Cécile de La Baume: abiti maschili e libertà, la storia dei pantaloni femminili.

Una delle protagoniste di Bastarde di Francia ha il “brutto” vizio di vestire i pantaloni e di arrampicarsi sui tetti…

Per chi ha letto i tre libri della nostra saga le caratteristiche di Cécile de La Baume sono ormai note: la più impulsiva delle nostre due eroine ha un completo da caccia, in morbida pelle di camoscio, nascosto nel suo baule e lo indossa ogni volta che vuole sfuggire al controllo maschile, per vendicarsi o per restare da sola in un luogo isolato e possibilmente molto alto!

Ma era facile che una donna nel Seicento potesse vestire abiti maschili?

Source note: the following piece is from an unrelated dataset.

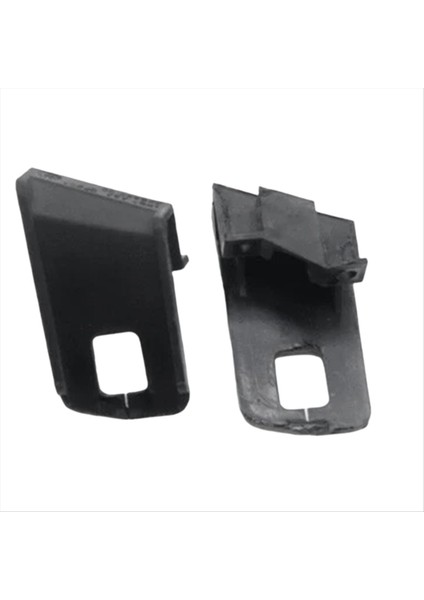 Far Onarım Kiti Ayak Pençe Onarım Parçaları Sabit Köşeler Braketi 63126940249 Bmw X5 E53 2004-2006 (Yurt Dışından) indirimleri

Pare, dai racconti dei contemporanei, che la duchessa di Chevreuse, che nei nostri romanzi viene spesso nominata, più di una volta si sia vestita da paggio per montare a cavallo e raggiungere alcune destinazioni nella notte, senza suscitare attenzioni o clamore. Se le vicende di una temeraria come la duchessa di Chevreuse sono giunte fino a noi, e con esse alcuni episodi riconducibili alla contessa di Verrua o alle sorelle Mancini, le nipoti del cardinale Mazzarino, possiamo supporre che il tentare di passare inosservate con abiti maschili valesse anche per altre figure femminili meno note.

Indubbiamente i vestiti da uomo erano più comodi per cavalcare, oltre ad avere l’evidente pregio di confondere un malintenzionato che avrebbe potuto abusare di una donna, ma ci avrebbe pensato due volte ad aggredire un uomo, seppur dal fisico minuto.

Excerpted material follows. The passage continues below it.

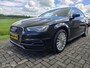 Audi A3 Sportback 1.4 e-tron PHEV Attraction Pro Line plus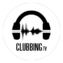 clubbingtv.com icon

Eppure questa confusione di abbigliamento era mal tollerata, se non proibita.

Il 30 maggio del 1431 una ragazza di diciannove anni fu condannata dalla Chiesa per eresia e bruciata viva a Rouen con l’accusa di aver indossato abiti maschili: era Giovanna d’Arco. Chiaramente si trattava di un pretesto per condannarla, ma ci fa capire come in passato un abbigliamento non consono costituisse eresia e un reato.

Pagina finale del processo, con i sigilli notarili, e prima pagina dell'informazione postuma

Ma veniamo a tempi ben più recenti. Tra Seicento e Settecento abbiamo parlato di Mademoiselle Maupin, teatrante, cantante lirica e spadaccina che ispirò il romanzo epistolare di Théopile Gautier: per tirar di spada e battere più di un avversario maschio alla volta, l’eroina calzava le braghe.
E io so che tutti guardavate Lady Oscar, e la questione lì non è mai stata affrontata, tanto da farci credere che forse nel ‘700 fosse tollerato un abbigliamento maschile su una donna.

Ma pochi giorni fa a Parigi mi sono trovata a passeggiare in Avenue de La République e sono incappata nella vetrina di un negozio, 26 Brumaire, dove era esposto un articolo di giornale: lo vedete in basso a destra accanto alla porta d’ingresso. Ho scoperto così che la questione dei pantaloni come abbigliamento femminile è più recente di quanto credessi.

L’articolo parla di un’ordinanza della Prefettura di polizia parigina che nel novembre del 1800 autorizza il “travestimento da uomo delle donne” qualora esse tengano in mano il manubrio di una bicicletta o le redini di un cavallo. Insomma l’abito maschile scandaloso era concesso solo in alcuni casi, per mera comodità.

In effetti dall’inizio della Rivoluzione francese, con i sanculotti che indossavano calzoni fino alle caviglie al posto delle culottes aristocratiche, anche le donne del popolo adottarono i pantaloni con più frequenza. Dunque arrivò un’ordinanza, datata 26 Brumaio – il nome rivoluzionario del mese di novembre) – per regolamentare con rigore le tenute di vestiario nella Capitale.

Ogni donna che vorrà abbigliarsi da uomo dovrà presentarsi alla Prefettura di polizia con un certificato medico per poter avere l’autorizzazione.

L’ordinanza cadde progressivamente in prescrizione, ma l’abrogazione ufficiale della norma si ebbe soltanto il 27 dicembre 2012: ora sì che possiamo portare i pantaloni a Parigi, senza pensieri!

Attenta a non finire nei guai, Cécile!